Brano di partenza:
Il capitale umano - la recensione del nuovo film di Paolo Virzì

01 gennaio 2014
3.5 di 5
4

Un graffiante e sarcastico noir, trasportato in Brianza dal lontano Connecticut

Il capitale umano - la recensione del nuovo film di Paolo Virzì

E' bello quando un regista come Paolo Virzì, che ha saputo come pochi raccontare l'anima del popolo, ti sorprende con un film con cui, con altrettanta sapienza e capacità affabulatoria, entra in un mondo che gli è probabilmente estraneo quanto lo è a noi. E soprattutto quando lo fa sulla scorta di un romanzo americano ambientato in Connecticut, strutturalmente complesso, che i suoi fidi sceneggiatori Francesco Piccolo e Francesco Bruni smontano e rimontano con pazienza da orologiai, trasformandolo nella narrazione dei fatti avvenuti in uno stesso arco di tempo secondo l'ottica di tre dei personaggi principali, operazione che ha lasciato grato e ammirato lo stesso autore del libro, Stephen Amidon, che aveva tentato inutilmente di adattarlo per il cinema.

Estratti da un dataset spaziale
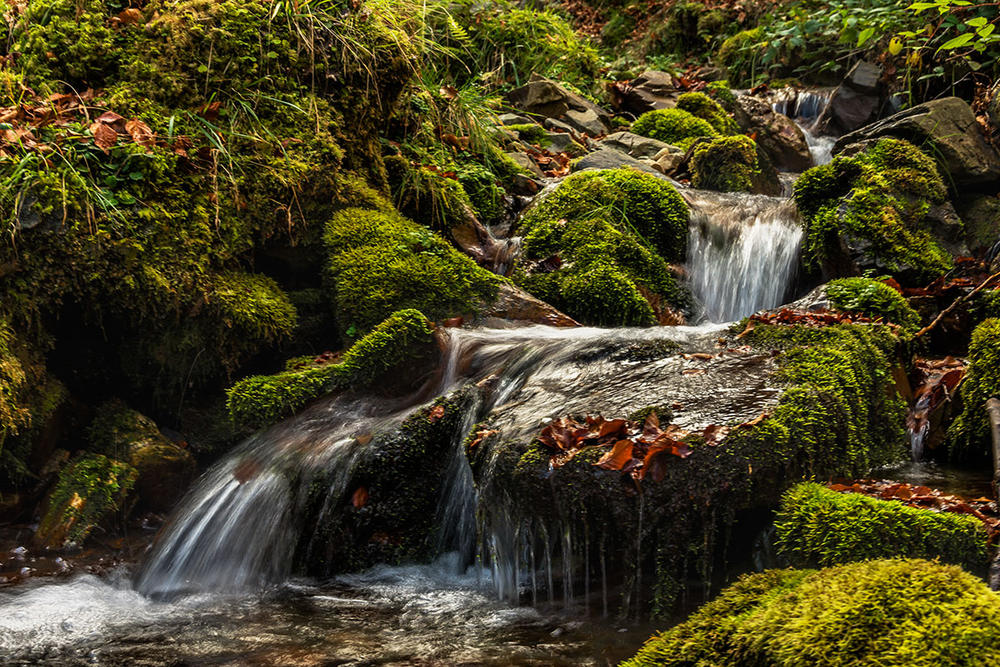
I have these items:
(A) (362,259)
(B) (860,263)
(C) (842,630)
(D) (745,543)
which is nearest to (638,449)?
(D) (745,543)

Le consegne:
1. Secondo la recensione del film «Il capitale umano», chi è l'autore del romanzo da cui è tratto il film?
2. Continua la recensione del film «Il capitale umano» dopo l'ultima frase riportata.

Risposte all'esercizio:
1. Stephen Amidon.

2.
Mantenendo inalterati i fatti essenziali, tutta la storia viene trasportata nella nostra opulenta Brianza, dove in ville alla Beverly Hills vivono i fortunati pochi che hanno quasi tutto e sempre più vicini a loro i molti aspiranti nuovi ricchi, sbruffoni e disposti a tutto pur di fare il salto “di qualità”. Nel codice a barre che è il logo del film Il capitale umano, in sintesi c'è tutto: l'espressione burocratica con cui le assicurazioni calcolano, in base a parametri di vario genere, il “giusto” prezzo di una vita, è l'unica concessione all'umanità di un capitale che in realtà non ha niente a che fare coi sentimenti e il valore delle persone, ma soltanto con se stesso, in un immenso valzer speculativo di cui pochi hanno la chiave di lettura e di cui quasi tutti restano vittime, volontarie o meno.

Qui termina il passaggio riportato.